__Supplied data__
● ● ●

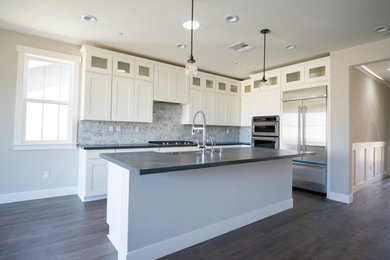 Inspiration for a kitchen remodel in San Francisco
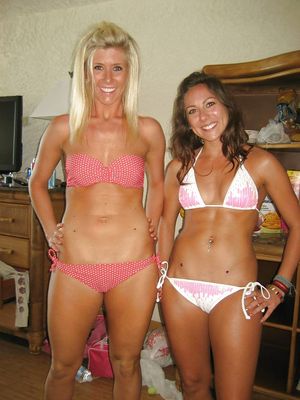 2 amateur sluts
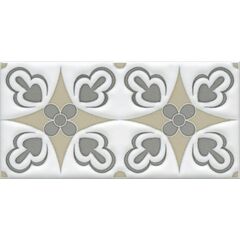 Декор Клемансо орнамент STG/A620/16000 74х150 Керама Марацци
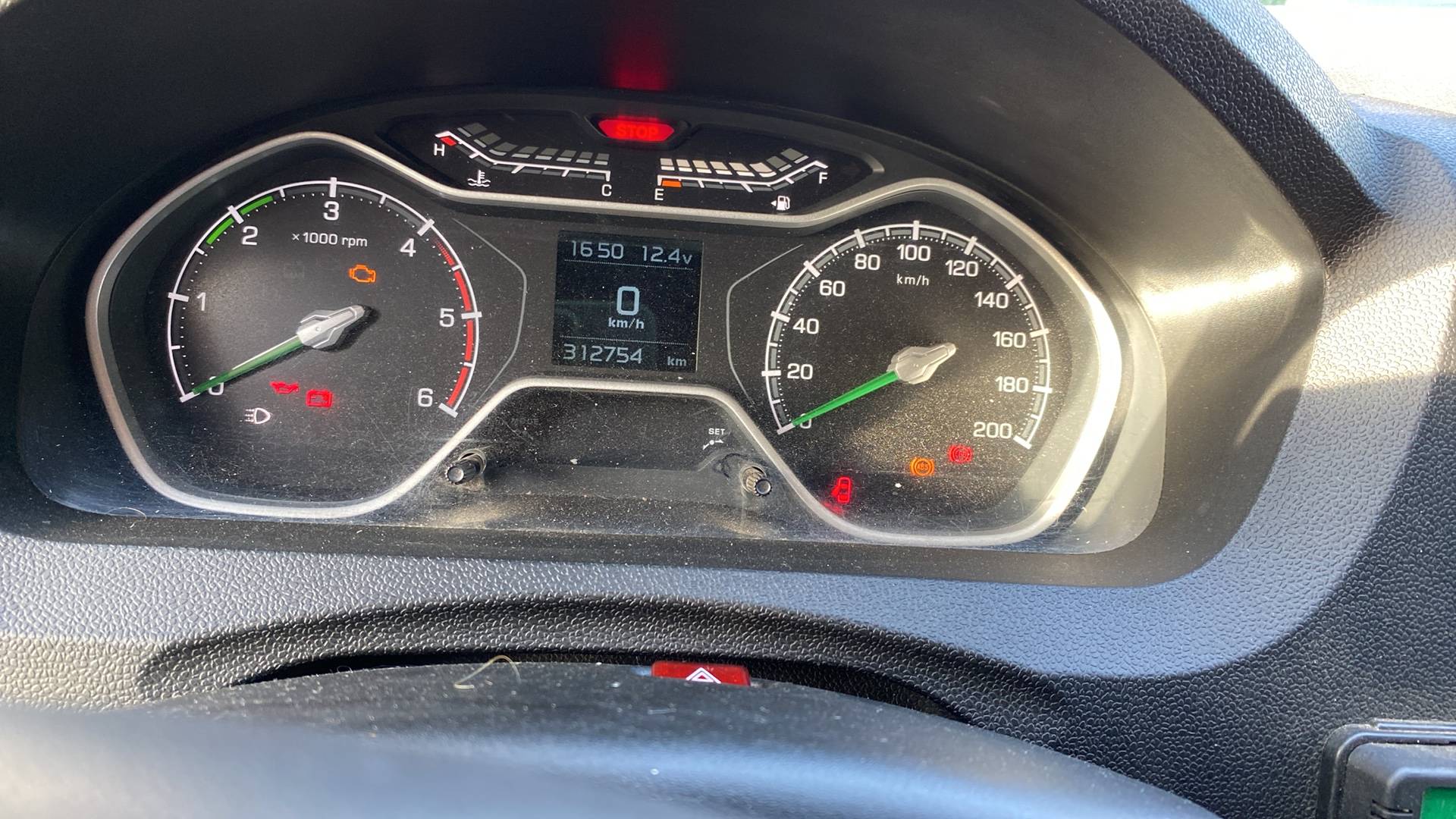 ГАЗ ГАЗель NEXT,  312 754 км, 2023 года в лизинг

● ● ●

__Problem description__
An exact, picture-free copy of the listing above is the goal; write it out now.

__Response area__
 Inspiration for a kitchen remodel in San Francisco
 2 amateur sluts
 Декор Клемансо орнамент STG/A620/16000 74х150 Керама Марацци
 ГАЗ ГАЗель NEXT,  312 754 км, 2023 года в лизинг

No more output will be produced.